If you need parallel versions, then just
/usr/share/java/foo1.jar /usr/share/java/foo2.jar /usr/share/java/org.bar/1.0/foo.jar -> /usr/share/java/foo1.jar /usr/share/java/org.bar/2.0/foo.jar -> /usr/share/java/foo2.jar /usr/share/java/org.bar/1.0/foo.pom /usr/share/java/org.bar/2.0/foo.pom
Or use the standard alternatives:
/usr/share/java/foo.jar -> /etc/alternatives/foo.jar
The resolver would first look for the specific version described in the .pom file as /usr/share/java/$groupId/$version/$artifactId.ext. If it is not found, it could fallback to just look for /usr/share/java/$groupId/$artifactId.ext. This supports most cases where we just have one version for the system and exceptions for some packages where providing a specific version in parallel is also required. If the same jar is also known under a different groupId, well, then you create another symlink.
Then, build-classpath is enhanced so that in addition of being able to say ‘build-classpath commons-logging’ you can also call ‘build-classpath commons-logging:commons-logging’. Identify every module by this convention.
The same with Provides: java(commons-logging:commons-logging). Fedora is already doing this as mvn(..), but is this maven specific?.
Why do we need xml files with maps, fragments of XML files that need to be updated at install and uninstall time?.
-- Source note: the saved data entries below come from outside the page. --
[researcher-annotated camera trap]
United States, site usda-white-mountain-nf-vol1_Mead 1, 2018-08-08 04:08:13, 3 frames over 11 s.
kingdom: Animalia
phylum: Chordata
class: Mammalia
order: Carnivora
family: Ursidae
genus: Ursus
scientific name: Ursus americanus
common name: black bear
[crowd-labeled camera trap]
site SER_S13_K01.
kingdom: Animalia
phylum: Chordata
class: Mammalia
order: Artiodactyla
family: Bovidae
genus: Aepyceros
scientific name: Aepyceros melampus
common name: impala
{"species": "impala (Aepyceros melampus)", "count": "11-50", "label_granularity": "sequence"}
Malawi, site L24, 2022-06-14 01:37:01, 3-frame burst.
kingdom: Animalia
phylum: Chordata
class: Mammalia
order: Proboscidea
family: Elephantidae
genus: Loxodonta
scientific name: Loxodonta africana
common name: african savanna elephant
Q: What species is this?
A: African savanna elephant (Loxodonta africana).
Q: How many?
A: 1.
I discussed this with Fedora developers Alexander Kurtakov and Stanislav Ochotnicky and they mostly agreed with my concerns. They pointed me to Carlo de Wolf’s work on a similar solution, but using a standard maven repository layout.
Carlo’s solution does not touch maven but is implemented as a plugin that gets loaded using a custom config file that is used when you call the wrapper script fmvn instead of mvn (for Fedora-Maven).
The whole solution as they described it has some extras like macros to symlink the maven repository artifacts so that they can be found as artifacts in the JPP layout. I am not sure if we need this. What I like from the solution alone:
I have been playing with Carlo’s plugins and it looks very promising. Fedora would need time to switch to a solution like this, but at SUSE we don’t have maven in our stack so we have nothing to lose and at the same time we can help serving as a test bed.
Not having the need to patch maven allows us to use a vanilla build of Maven for bootstrapping.
maven-bootstrap (upstream binary release, Provides: maven)
fmvn-bootstrap (binary jars built locally with maven, Provides: fmvn)
Note: If you have more than one package with the same capability and want to use it in (Build)Requires, you will need to setup “Prefer:” in prjconf.
We would like to build now maven using fmvn. Here is where the circular dependencies start. We need maven (provided by maven-bootstrap) and it dependencies, like plexus and a big bunch of maven plugins.
So lets say I need a bootstrap package for maven-compiler-plugin:
org.apache.maven.plugins:maven-compiler-plugin : using version 2.3.2
Which generates the following files:
If I build it, I get an rpm with the following layout:
/usr/share/java/maven-compiler-plugin.jar is just a symlink to the real jar. This layout is enough for fmvn to find the artifact and also for legacy packages to just use build-class-path. It would still be better to enhance build-class-path to also accept groupId:artifactId keys and return the path to the jar.
The -bin suffix is to allow then the real package (built from source) to coexist in the same repository. The package with the -bin suffix also “Provides:” the package without the suffix so it can be used by dependent packages. Actually both “Provide:” java(org.apache.maven.plugins:maven-compiler-plugin) which is what a package that depends on it should “BuildRequire:”.
Once Carlo’s resolver works with “mvn install” I will try to build a repository following this method.